Publication year - 2016
Publication title -
crop science
Language(s) - English
Resource type - Journals
SCImago Journal Rank - 0.76
H-Index - 147
eISSN - 1435-0653
pISSN - 0011-183X
DOI - 10.2135/cropsci2016.01.0049
Subject(s) - normalized difference vegetation index , sowing , yield (engineering) , growing season , vegetation index , vegetation (pathology) , mathematics , agronomy , remote sensing , biology , environmental science , leaf area index , geography , medicine , materials science , pathology , metallurgy
The use and adoption of optical sensors to determine midseason nitrogen (N) application rates in cereal grain production has gained increasing acceptance by producers in the past decade; however, the technology has yet to impact mainstream cotton ( Gossypium hirsutum L.) production.
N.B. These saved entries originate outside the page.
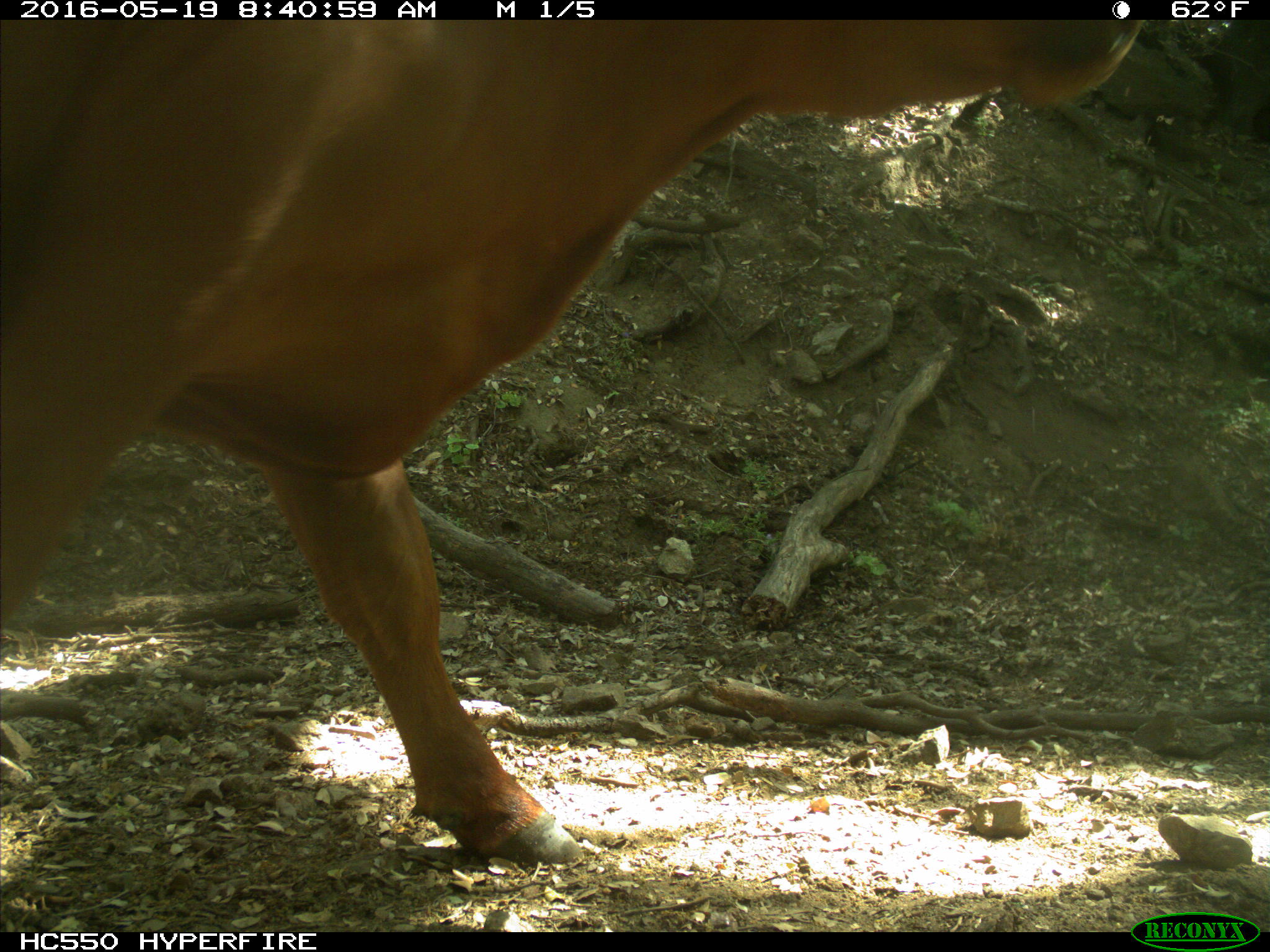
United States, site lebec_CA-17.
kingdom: Animalia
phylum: Chordata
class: Mammalia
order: Artiodactyla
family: Bovidae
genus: Bos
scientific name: Bos taurus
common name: domestic cow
Bos taurus (domestic cow).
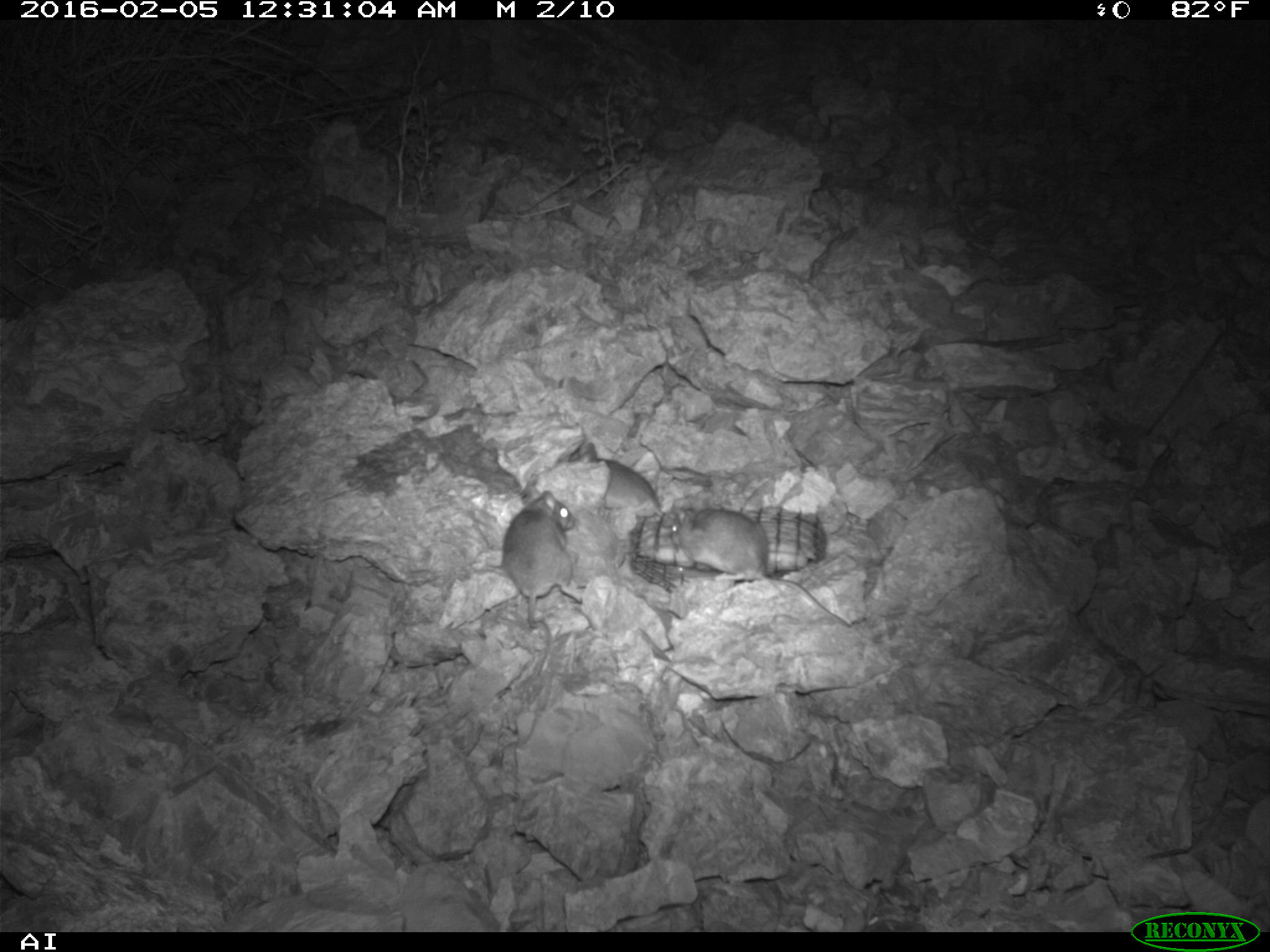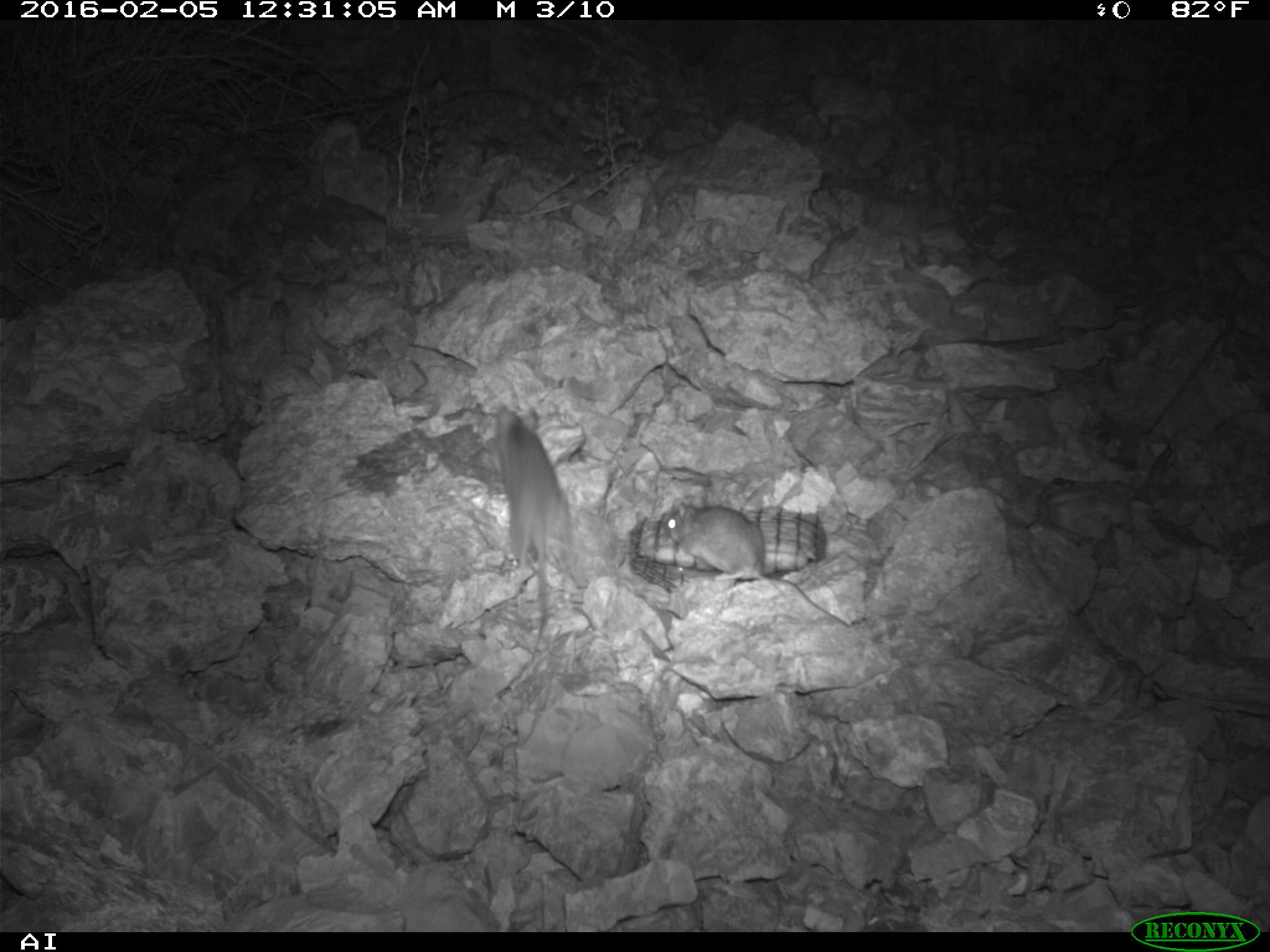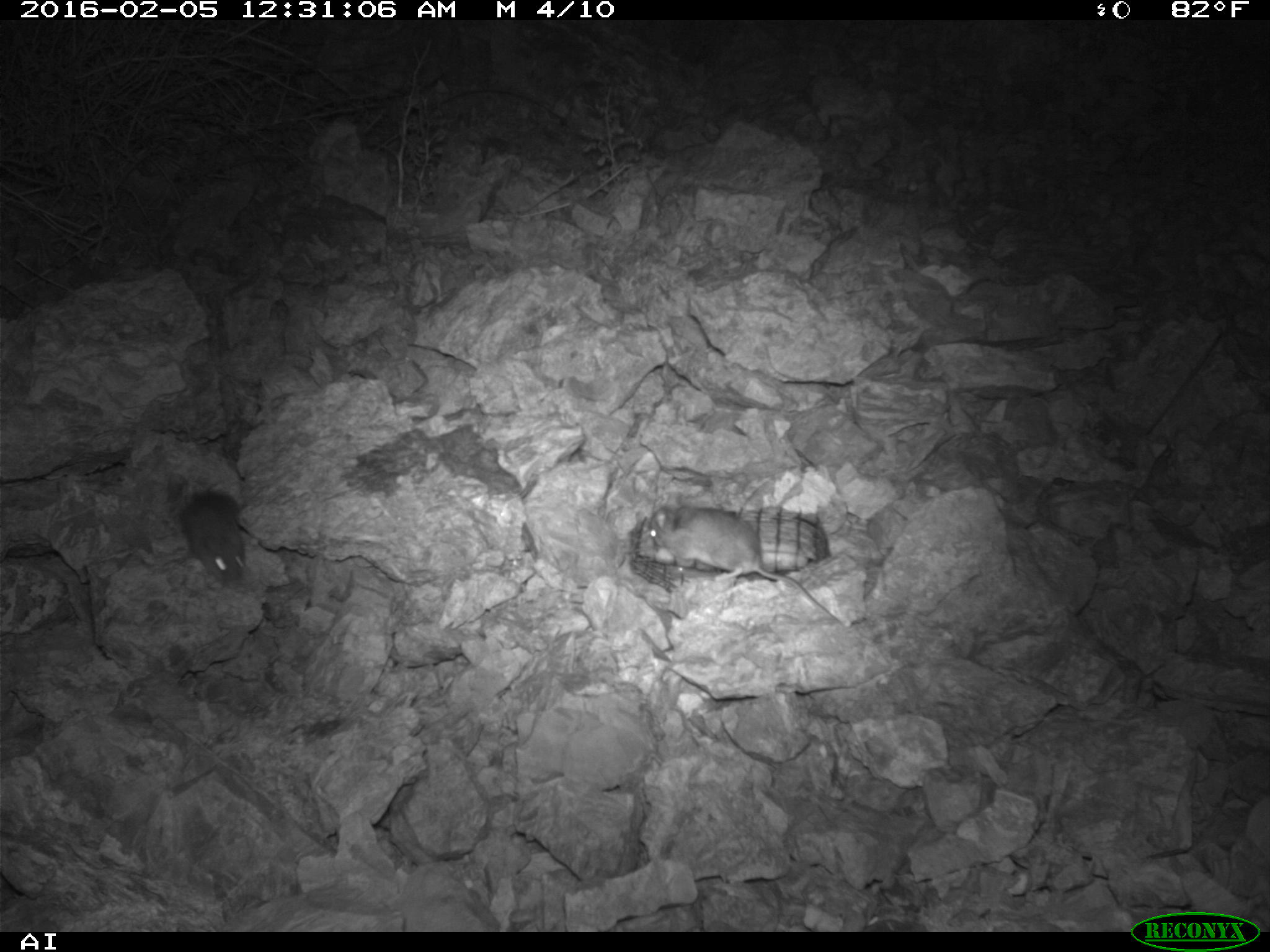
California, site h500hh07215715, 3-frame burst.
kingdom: Animalia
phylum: Chordata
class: Mammalia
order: Rodentia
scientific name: Rodentia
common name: rodent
Rodent (Rodentia).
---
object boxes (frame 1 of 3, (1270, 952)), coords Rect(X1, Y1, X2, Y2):
rodent: Rect(665, 506, 862, 625); Rect(500, 488, 575, 684)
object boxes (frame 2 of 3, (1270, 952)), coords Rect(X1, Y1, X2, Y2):
rodent: Rect(665, 490, 848, 626); Rect(494, 402, 574, 657)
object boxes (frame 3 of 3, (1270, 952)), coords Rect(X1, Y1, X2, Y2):
rodent: Rect(639, 504, 845, 628); Rect(177, 482, 249, 584)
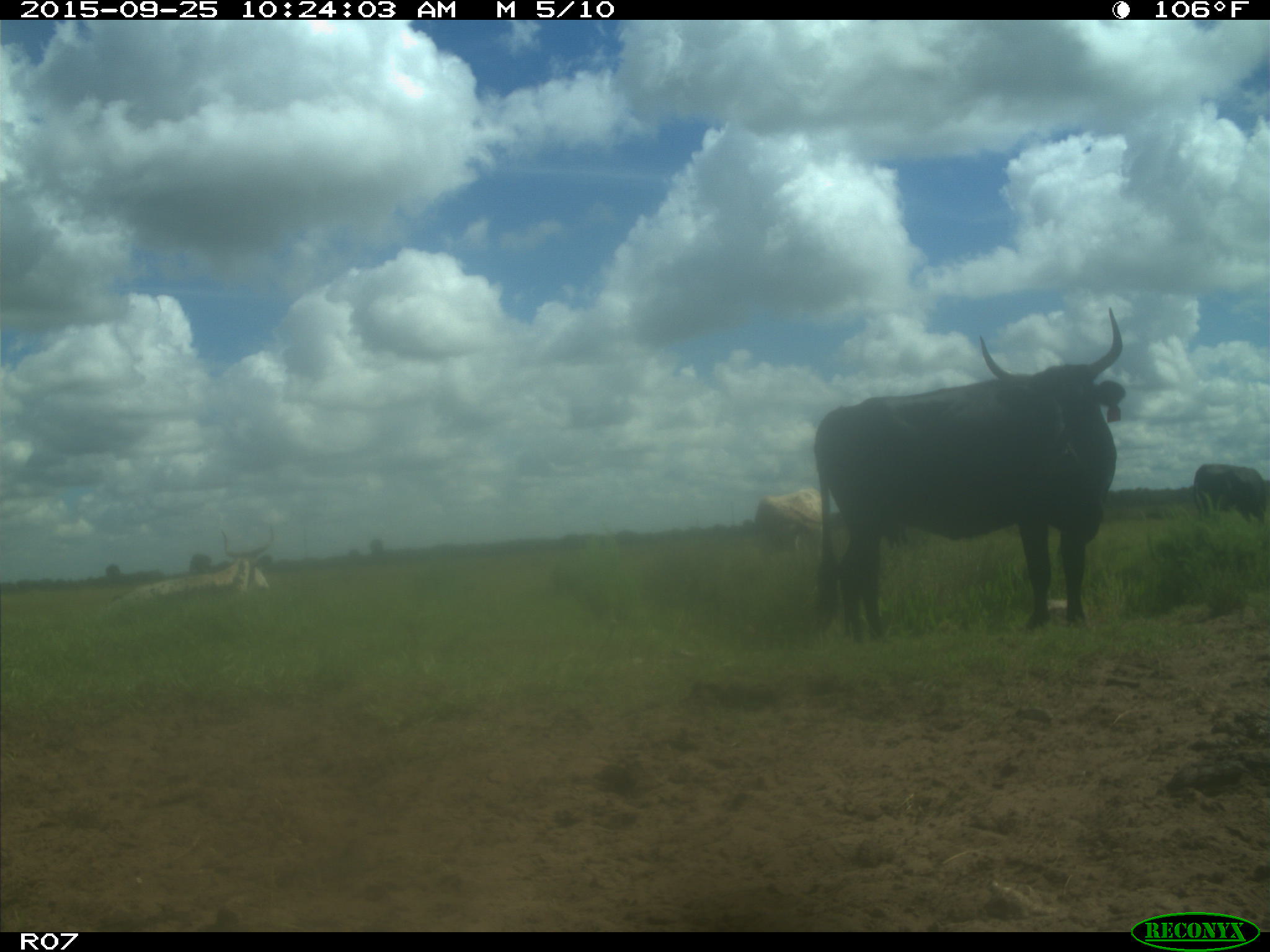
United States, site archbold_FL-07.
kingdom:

Overapplication of N in cotton leads to excessive growth and can result in a dramatic yield decrease. This study was designed to develop a sensor‐based cotton yield prediction model using normalized difference vegetation index (NDVI) readings from an optical sensor, incorporate the model into an algorithm used to determine midseason N rates, and determine if N response can be predicted using NDVI values collected midseason. A GreenSeeker hand held sensor was used to measure NDVI from seven studies at Lake Carl Blackwell (LCB), Stillwater, OK, and Southwest Research Station (SWR), Altus, OK, from 2006 to 2010. Normalized difference vegetation index readings taken at white flower stage had a good correlation with final yield. Final yield prediction was improved when NDVI was normalized using cumulative growing degree day (CumGDD) measured between planting and sensing. Sorting NDVI by CumGDD to 940 to 1200 and 1400 to 1500 at LCB and SWR sites, respectively, extended the critical sensing window from match‐head square to white flower stages. This study showed that yield potential in cotton could be predicted within the season using NDVI, which confirms the potential for using sensor‐based N rate recommendations in cotton.